The right hon. Gentleman neglects to mention the Lib-Lab pact in the late ’70s, which I am sure he will remember, and that the Liberals got through unscathed.
But the pact was not with the Conservative party. Sadly, in some ways, the Labour party is far less ruthless than the Conservative party when it comes to worrying about its own survival. I am happy to discuss the details and the highways and byways of the Lib-Lab pact, because I worked as a special adviser, as they were pompously called and, I think, still are, to the great Peter Shore at the time—and necessary it was, too. In those days, at least the Liberals had some sense of which side they were on, but they have abandoned even that idea since.
I shall speak specifically to amendment 4 in the name of the hon. Member for Stone (Mr Cash) and many of my right hon. and hon. Friends, which would delete clause 2(1)(c), the measure providing the two-thirds trigger for a Dissolution. The hon. Lady made a slip of the tongue that, as often with such slips, held a revealing truth. She talked of a motion of “no consequences”, rather than a motion of no confidence, and, apart from the fact that I object to the idea of special majorities in the House, it seems to me that the trigger is wholly redundant, unnecessary and, indeed, offends the role of the House in holding the Executive to account. Now that the Liberal Democrats and the Conservatives have had to abandon the completely naked idea of a 55% trigger, which would have enabled the most extraordinary circumstances to arise, they should abandon the provision before us, including the two-thirds trigger, altogether.
The provision was included in the Bill as a copy-out from sections 3 and 46 of the Scotland Act 1998. The Deputy Prime Minister first tried to make up the arguments for the measure on the hoof, and somebody pointed out to him that such a trigger existed in the 1998 Act. He suggested that it was a completely rigid trigger, and that the only way in which an election for the Scottish Parliament could be called was by a two-thirds majority of every MSP. Closer examination of sections 3 and 46 of the 1998 Act shows that that is simply not the case, however.
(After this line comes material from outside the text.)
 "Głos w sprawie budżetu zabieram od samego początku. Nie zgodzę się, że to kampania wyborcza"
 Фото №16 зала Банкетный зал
Section 3 does, indeed, provide for an early election if
“two-thirds of the total number”
of MSPs vote for one or, as subsection (1)(b) goes on to state, if
“any period during which the Parliament is required…to nominate one of its members…as First Minister ends without such a nomination being made.”
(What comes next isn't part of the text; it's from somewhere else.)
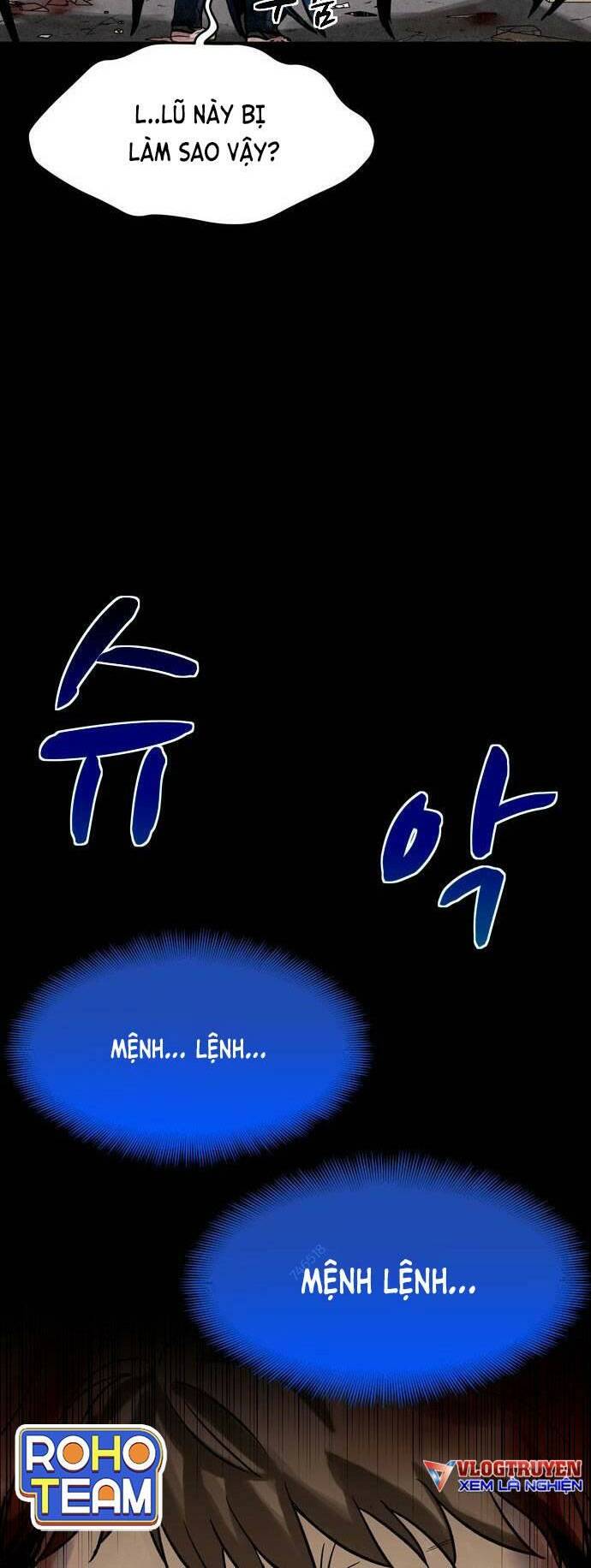 Mầm Chết - Chương 25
Under section 46, the First Minister’s nomination is by a simple majority. If it transpires that nobody in the Scottish Parliament can command a simple majority—in other words that no confidence in either party is declared and the Government in Scotland cannot continue—there is by virtue of that fact an election, and that is entirely right.
(14 years, 2 months ago)
Commons ChamberI beg to move an amendment, to leave out from “That” to the end of the Question and add:
“this House, whilst affirming its belief that there should be a referendum on moving to the Alternative Vote system for elections to the House of Commons, declines to give a Second Reading to the Parliamentary Voting System and Constituencies Bill because it combines that objective with entirely unrelated provisions designed to gerrymander constituencies by imposing a top-down, hasty and undemocratic review of boundaries, the effect of which would be to exclude millions of eligible but unregistered voters from the calculation of the electoral average and to deprive local communities of their long-established right to trigger open and transparent public inquiries into the recommendations of a Boundary Commission, thereby destroying a bi-partisan system of drawing boundaries which has been the envy of countries across the world; and is strongly of the opinion that the publication of such a Bill should have been preceded by a full process of pre-legislative scrutiny of a draft Bill.”
May I begin by thanking the Deputy Prime Minister for his generous remarks about my voluntary decision to move to the Back Benches after 30 years on one or other of the Front Benches? I felt that 30 years was enough and it may be that after I have spoken that view will be shared by this House.
Over the period of the previous Labour Government more significant constitutional reform was carried out in 13 years than had taken place in the previous 70 years. Although some of those reforms initially generated controversy, we actively sought, and were able to achieve, a wide cross-party consensus as the proposals went through, and they will stand the test of time.
Last year, with the crisis of confidence in British politics caused by the expenses scandal, to which the Deputy Prime Minister referred, my right hon. Friend the Member for Kirkcaldy and Cowdenbeath (Mr Brown), the then Prime Minister, rightly judged that the British people should have an opportunity to decide for themselves whether there should be a change in voting systems. Legislation to that effect was agreed by this House in early February, by a majority of 188. The Liberal Democrats voted with the then Government and I am grateful for their support, notwithstanding the faint praise for the referendum from the Deputy Prime Minister, who at the time—February was a long time ago—described an alternative vote referendum as a “miserable little compromise”. He is now going to support the “miserable little compromise” actively—there are many other bigger miserable compromises that he has supported since then. The proposals failed to become law only when they were blocked in the other place by the Conservative party.
The Labour party remains committed to that referendum on the alternative vote. Of course, opinions on the merits of voting systems differ within parties and across them; I am in favour of AV, but many of my colleagues take a different view. Regardless of our personal preferences, the Labour party is united in its belief that the people should decide how their Parliament should be elected. Our plans were to hold a referendum no later than October next year and for there to be extensive consultation before we decided on the exact date. The right hon. Gentleman proposes by this Bill that the referendum should take place with a date set, without any prior consultation, for next May, to coincide with local and national elections. I urge him to consider carefully the legitimate concerns expressed by people of all political persuasions, inside and outside this House, about clashing the referendum with local and national elections.
The exact date of the referendum, although important, is a Committee matter. If it had been our only concern with this Bill, Labour Members would have enthusiastically supported it on Second Reading and left such matters to the Committee stage. However, in the four months since he took office, the right hon. Gentleman has shown an extraordinary capacity for making the wrong call and for maximising opposition to himself and his policies when with a little wisdom—this certainly applies in this case—he could have minimised it. He could and should have made the AV referendum the subject of a single-issue Bill. Instead he either chose to join, or was suborned into joining, that measure with one that is not directly related to it and which could and should have been put in a separate Bill.
The right hon. Gentleman says that he is in favour of AV, but can he answer one simple question—the bedrock of why I am so opposed to it? I believe in one man, one vote. Under AV, some people will have two votes while others will have only one. How can that be fair?
I am afraid I do not follow the hon. Gentleman’s argument. I accept and respect the fact that people have many different views on this matter. He and I may be on different sides on first past the post, but we are on the same side in opposing any idea of proportional representation, or such nonsense, for elections to this House. Those are issues that can be debated during the referendum campaign and it is for the people to decide.